Problem description :: Once you reach the line with "Водопад в Парке Горького Алматы" below, copy each line exactly, stopping after the line with "Άποψη από ένα", and skip any pictures.

Data excerpts ::
* * * * * * *
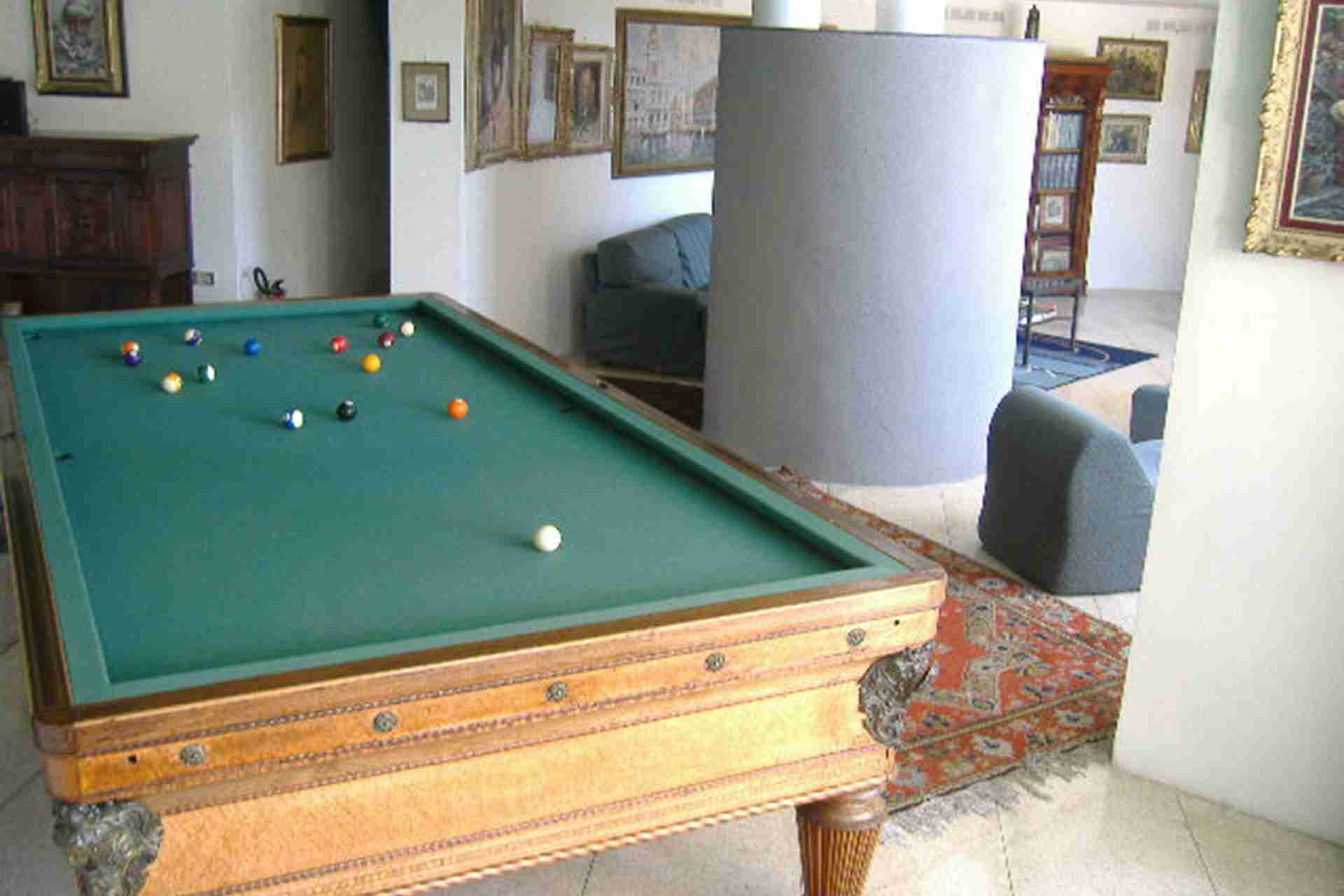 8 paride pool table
* * * * * * *
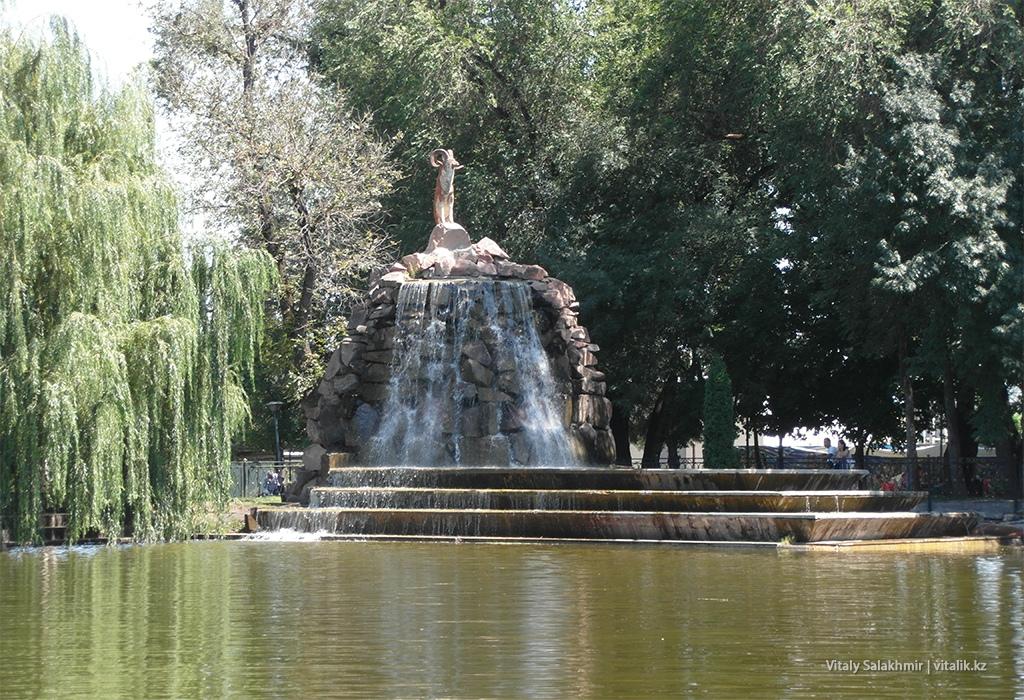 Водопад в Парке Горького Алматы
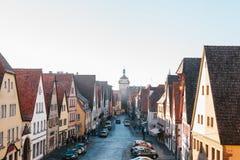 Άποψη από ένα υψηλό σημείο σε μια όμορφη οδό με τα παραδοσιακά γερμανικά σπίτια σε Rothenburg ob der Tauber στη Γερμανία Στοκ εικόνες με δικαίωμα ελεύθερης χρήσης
* * * * * * *
Response area ::
 Водопад в Парке Горького Алматы
 Άποψη από ένα υψηλό σημείο σε μια όμορφη οδό με τα παραδοσιακά γερμανικά σπίτια σε Rothenburg ob der Tauber στη Γερμανία Στοκ εικόνες με δικαίωμα ελεύθερης χρήσης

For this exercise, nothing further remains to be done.